Personal Injury - 4 yrs. [F.S.A. § 95.11(3)]

Wrongful Death - 2 yrs. [F.S.A. § 95.11(4)] 

Med Mal - 2 yrs. from discovery, but no later than 4 yrs. from incident [F.S.A. § 95.11(4)]

Property Damage - 4 yrs. [F.S.A. § 95.11(3)] 

Written Contracts - 5 yrs. [F.S.A. § 95.11(2)]

Oral Contracts - 4 yrs. [F.S.A. § 95.11(3)]

Contracts for Sale (goods) - No separate statute

Breach of Implied Warranty - 4 yrs. [F.S.A. § 95.11(3)]

Breach of Express Warranty - 5 yrs [F.S.A. § 95.11(2)]


Time within which an action shall be begun under any statute of limitations runs from the time when the last element constituting the cause of action occurs [F.S.A. § 95.031]   


Statutes of Repose (FLORIDA)

Products - 12 yrs. for action involving products with expected useful life of 10 yrs. or less.  All products except those listed in the statue are conclusively presumed to have expected useful life of 10 years or less. [F.S.A. § 95.031].

Construction of Real Property - 10 yrs. [F.S.A. 95.11(3)(c)]

Claims Against Public/Gov.
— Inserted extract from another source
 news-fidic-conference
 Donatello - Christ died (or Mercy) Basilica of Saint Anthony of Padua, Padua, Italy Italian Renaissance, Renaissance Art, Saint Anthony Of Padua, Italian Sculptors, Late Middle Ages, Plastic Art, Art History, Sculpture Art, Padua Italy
Entities (NOTE: “sovereign immunity” rules may apply) (FLORIDA)

Against All Entities - Claim must be presented within 3 yrs. (2 yrs. if Wrongful Death); Suit must be filed within 4 yrs. (2 yrs. if Wrongful Death or Med Mal) [F.S.A. § 768.28].  Denial of the claim is a condition precedent to maintaining an action; failure to make final disposition of a claim within 6 mos. (90 days if Wrongful Death or Med Mal) constitutes a final denial of the claim [F.S.A. § 768.28].

Comparative Negligence (FLORIDA)

Pure comparative (Plaintiff can recover even if 99% at fault) [F.S.A. § 768.81].
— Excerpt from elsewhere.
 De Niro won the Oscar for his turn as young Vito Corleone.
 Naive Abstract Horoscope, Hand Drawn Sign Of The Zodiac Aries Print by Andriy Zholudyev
Made Whole Doctrine (MWD) (FLORIDA)

Recognized/applied.  Insured is entitled to be made whole before subrogated Insurer could participate in the recovery from Tortfeasor [Insurance Co. of North America v. Lexus, 602 So.2d 528 (Fla. 1992)].  MWD can be modified by clear and/or specific contract language [Florida Farm Bureau Ins. Co. v. Martin, 377 So.2d 827 (Fla. App. 1979)]

It must be noted that that MWD is intended to protect recoveries obtained by Insured in limited fund scenarios [Schooner v. GEICO General Ins. Co., 903 So.2d 285 (Fla. App. 2005)].  Insurer does not violate MWD when it returns only a prorated portion of the deductible to Insured due to Insured’s comparative negligence [Monte de Orca v. State Farm Fire & Cas. Co., 897 So.2d 471 (Fla. App 2004)].
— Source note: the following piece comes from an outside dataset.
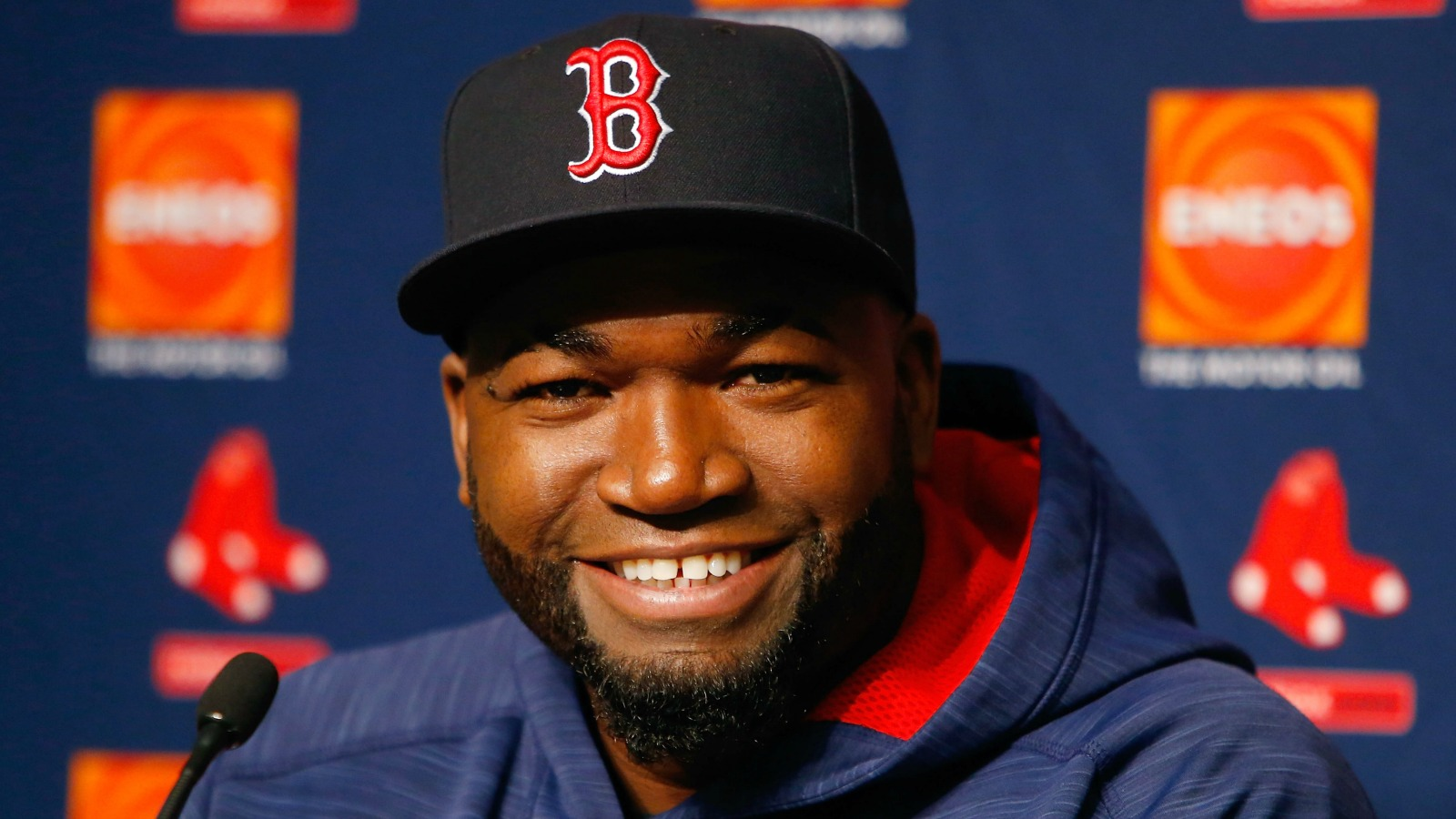 Red Sox star David Ortiz sounds off on retirement, steroids & more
Economic Loss Doctrine (ELD) (Assuming No Injury to Person or Damage to “Other Property”) (FLORIDA)

ELD applies only in product liability cases and there are several exceptions, such as cases involving professional malpractice, fraudulent inducement, and negligent misrepresentation [Tiara Condominium Asps’, Inc. v. Marsh & McLennan Companies, Inc., 110 So.3d 399 (Fla. 2013)].  In order to determine the character of the loss, one must look to the product purchased by Plaintiff and not the product sold by Defendant (the “product” purchased was the home with all of its component parts, including the seawall, pool, and patio) [Fishman v. Bold, 666 So.2d 273, (Fla. App. 1996)].

Certificate/Affidavit Of Merit Requirements (Claims Against Licensed Professionals) (FLORIDA)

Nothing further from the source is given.